Farsçadan dilimize geçmiş olan çirkin kelimesi Türkçe sözlükte; “göze veya kulağa hoş gelmeyen, güzel karşıtı” ya da “hoş olmayan, yakışık almayan davranış veya söz” olarak açıklanır (TDK, 1988: 490). Edebi eserlerde genellikle çirkinle eş anlamlı olarak Arapça kubh (kabîh, vech -i kabîh), Farsça zişt (zişt-rû, zişt- likâ, zişt-sûret) ve bed (bed-rû, bed-likâ, bed-çehre, bed suratlı, bed-sûret) kelimeleri kullanılır. Kubh:

“çirkinlik, ziştlik, çirkin iş, kötü fiil ve amel”; zişt: “çirkin, kubh, kerîh”; bed ise “kötü, fenâ, redî, çirkin, nâhoş” anlamlarına gelir (Şemseddin Sami, 2008: 282, 265, 1049). Ayrıca çirkinliği ifade eden bu temel kavramların “kötü” anlamı da vardır.

Sanat eserlerinin merkezinde çoğunlukla güzel/güzellik vardır ve eserlerde güzel/güzellik yüceltilmiştir.

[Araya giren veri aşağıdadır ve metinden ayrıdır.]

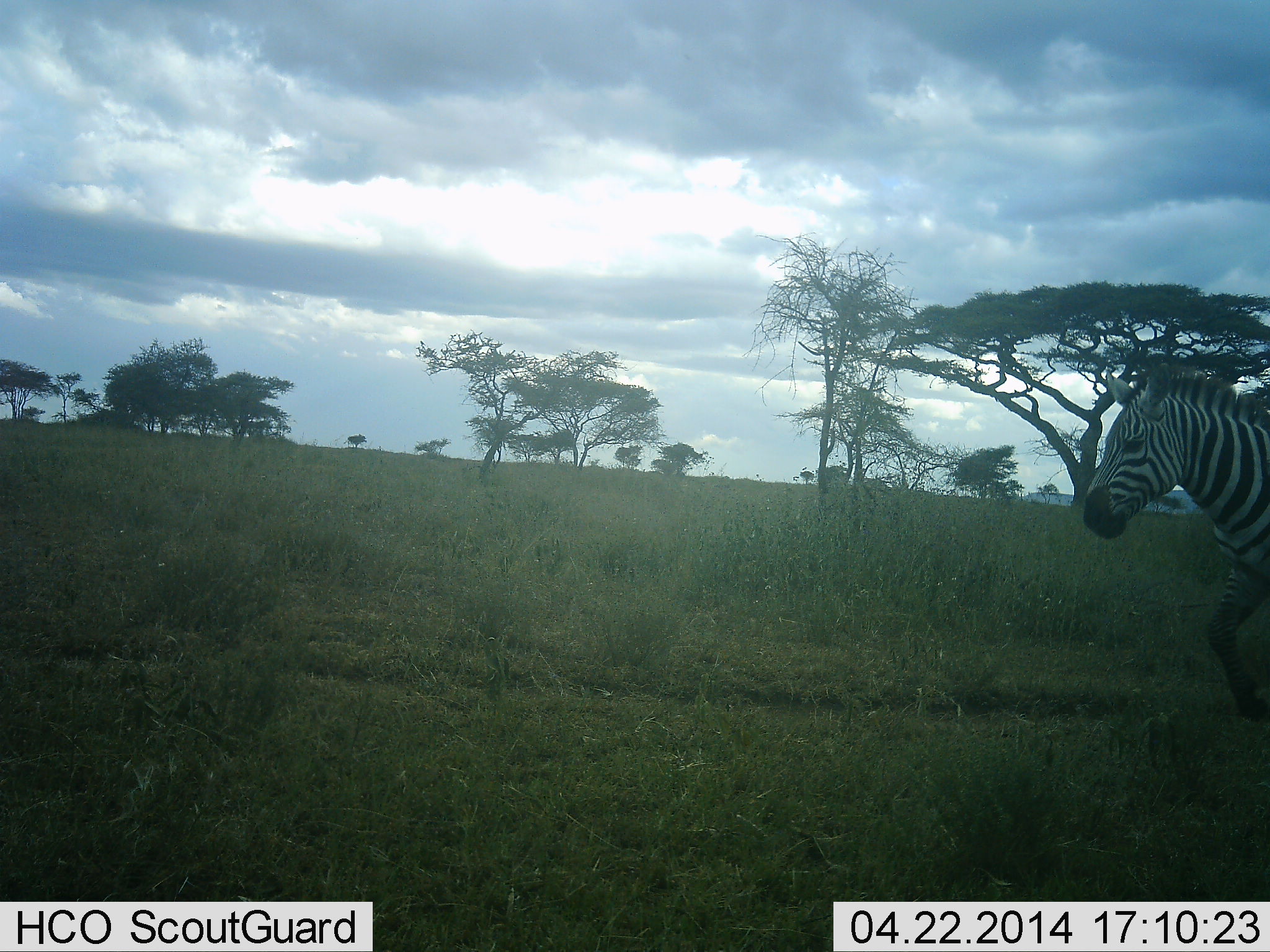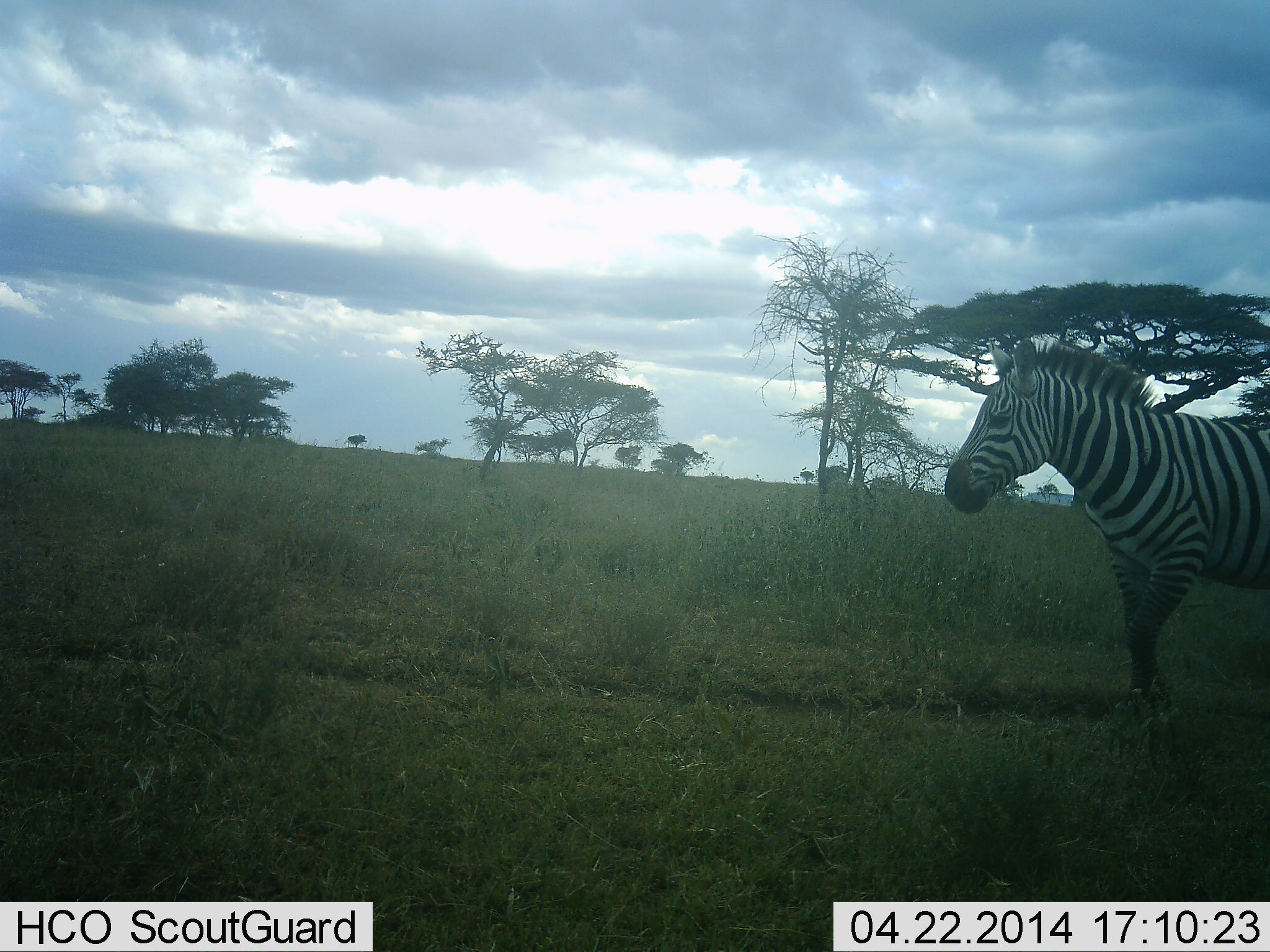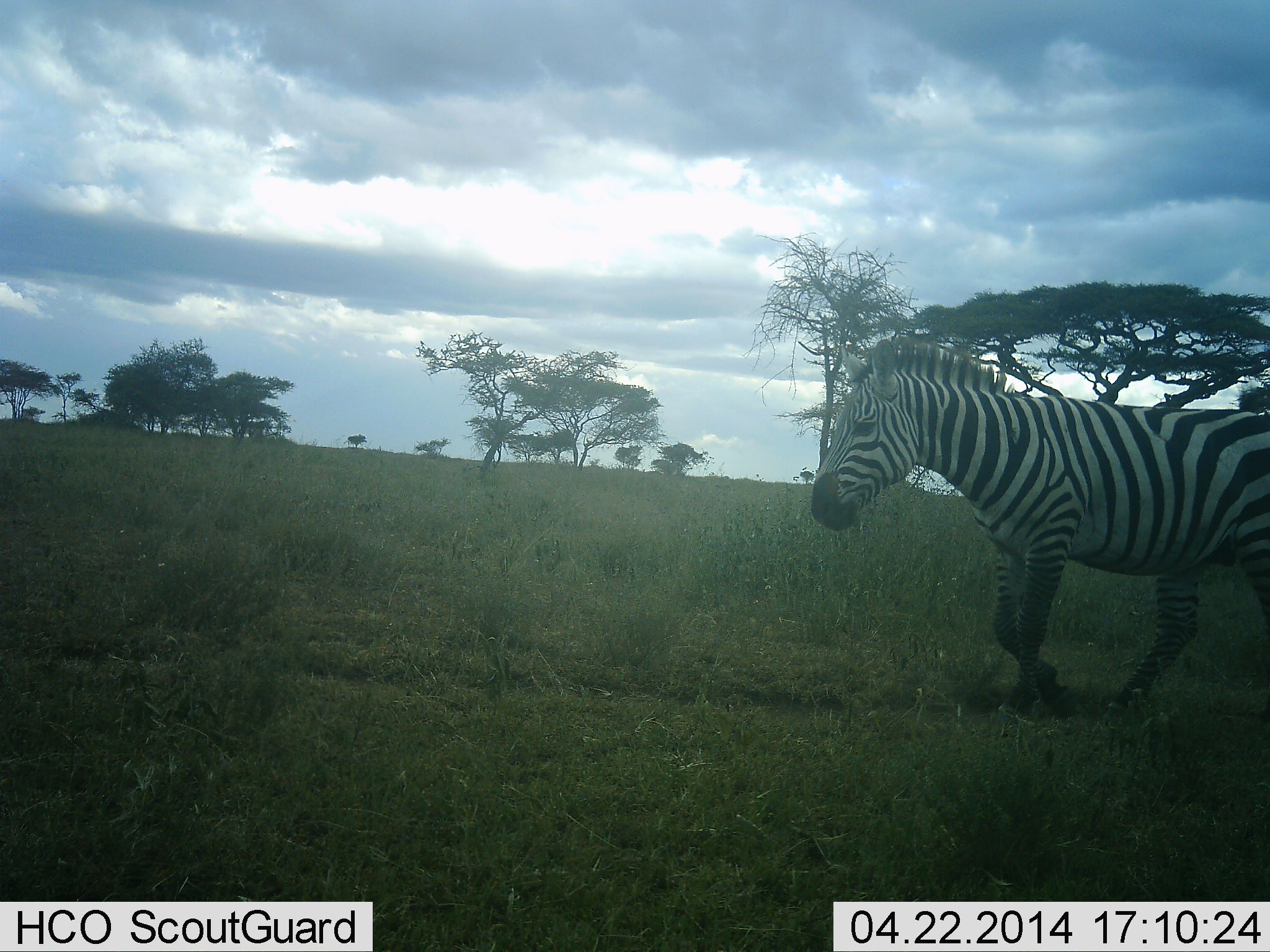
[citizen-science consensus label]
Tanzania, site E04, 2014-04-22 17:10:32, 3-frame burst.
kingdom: Animalia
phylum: Chordata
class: Mammalia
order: Perissodactyla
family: Equidae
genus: Equus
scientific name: Equus quagga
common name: plains zebra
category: zebra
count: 1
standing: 0%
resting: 0%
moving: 100%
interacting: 0%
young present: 0%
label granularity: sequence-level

Güzelliğin daha belirgin hâle getirilmesi için çirkinlikten yararlanılmıştır. Yani çirkinliğin sınırlarını toplum tarafından kabul görmüş olan güzellik anlayışı belirlemiştir. Bu bakımdan çirkinliğin tanımı ve sınırları da güzelliğin kazandığı anlam çeşitliliğine bağlı olarak farklılaşabilmiştir. Bu farklılaşma, çirkinin somut olarak gösterilmesi yahut tanımlanmasının ötesinde güzel olmayan her durumu ifade etmeye kadar ilerlemiştir. Umberto Eco, çirkinliğin Antik Yunan’dan beri güzelliğin ve iyiliğin zıttı olarak anlam kazandığını belirtir: “Platon Devlet adlı yapıtında çirkinliğin ruhun iyiliğinin tersi olduğunu ileri sürmüştür ve gençlere çirkin şeyleri betimlemeden uzak kalmaları tavsiyesinde bulunmuştur.” (Eco, 2009: 30).

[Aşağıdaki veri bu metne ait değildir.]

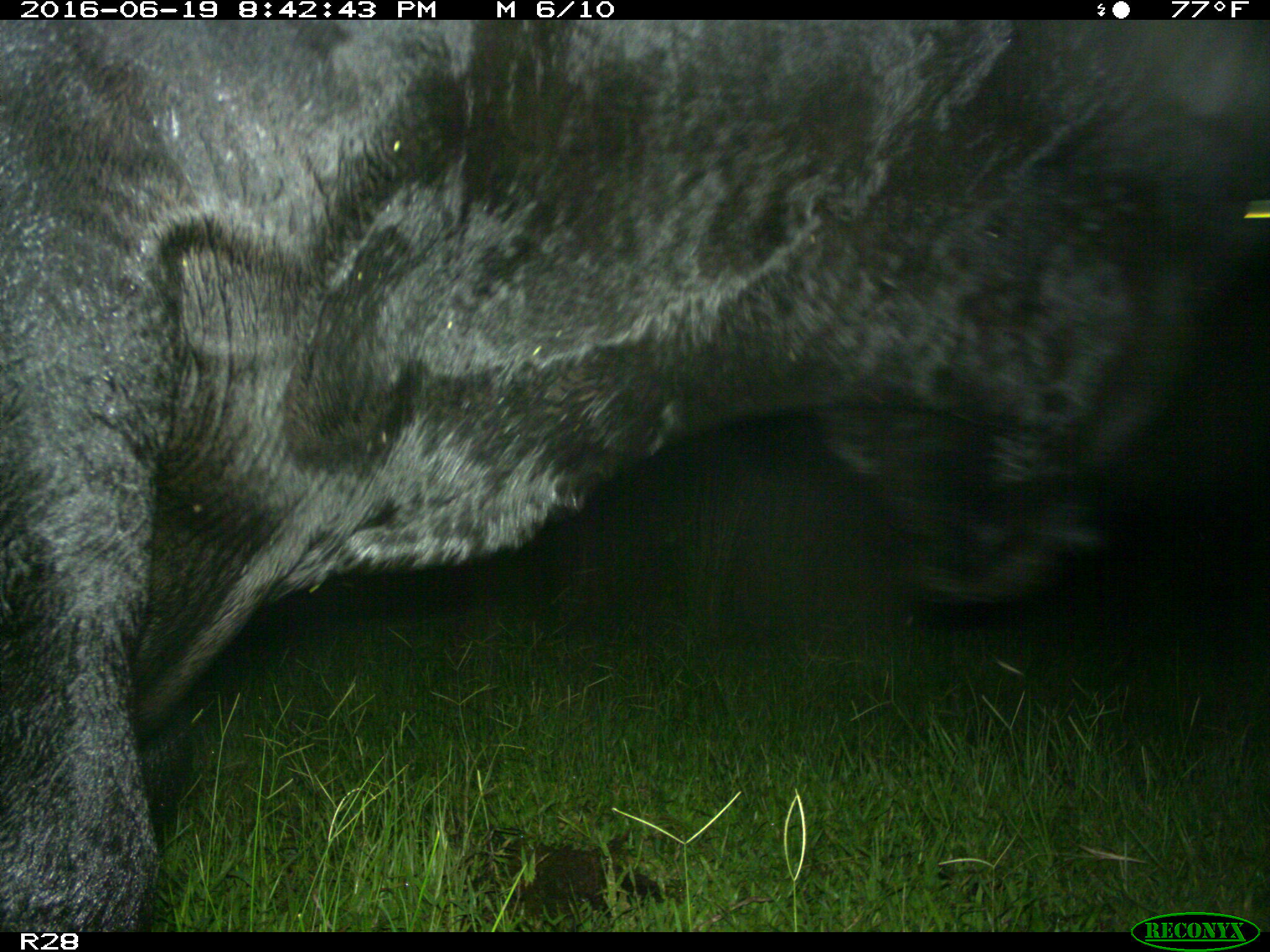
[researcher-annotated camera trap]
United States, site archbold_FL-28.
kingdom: Animalia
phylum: Chordata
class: Mammalia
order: Artiodactyla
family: Bovidae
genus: Bos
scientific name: Bos taurus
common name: domestic cow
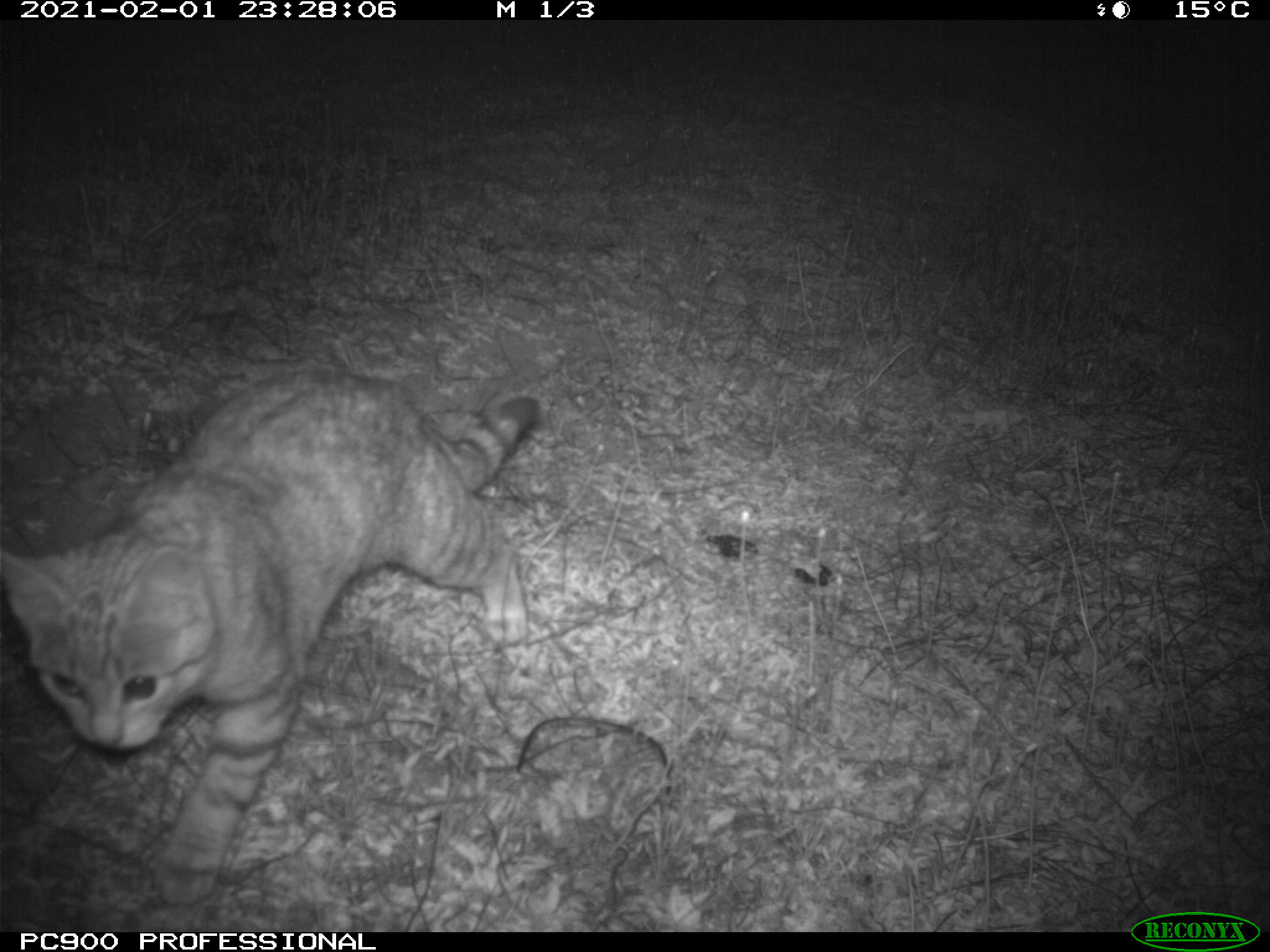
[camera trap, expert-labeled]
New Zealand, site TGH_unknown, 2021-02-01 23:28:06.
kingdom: Animalia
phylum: Chordata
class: Mammalia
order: Carnivora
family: Felidae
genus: Felis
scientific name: Felis catus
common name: domestic cat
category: cat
Cat (domestic cat) (Felis catus).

Çirkinlik üzerine düşüncelerini dile getiren düşünürlerden biri olan Rosenkraz da çirkinin güzelin karşıtı olduğunu ve güzel kavramından ayrı düşünülemeyeceğini söylemiştir. Ona göre “güzeli anlatan sanatçılar çirkin olandan kaçamadığı gibi, gülünç olanı üreten sanatçı da aynı şekilde çirkinden hiçbir şekilde kaçamaz.” (Rosenkranz, 2018: 20-21).

Çirkinlik, klasik Türk şiirinde de güzelliğin ve iyiliğin zıttı olarak kabul görmüştür. Klasik şiirin karakteristiğine uygun biçimde -güzelliği ifade edenler kadar olmasa da- çirkinliği anlatmak için de kalıplaşmış ifadelerden yararlanılmıştır. Çirkinliğin güzelliğin zıttı olarak klasik Türk şiirinde somut biçimde tasvir edildiğini bunun yanı sıra mecazlı, istiareli kullanımlarla soyut bir anlam da kazanabildiğini görmek mümkündür.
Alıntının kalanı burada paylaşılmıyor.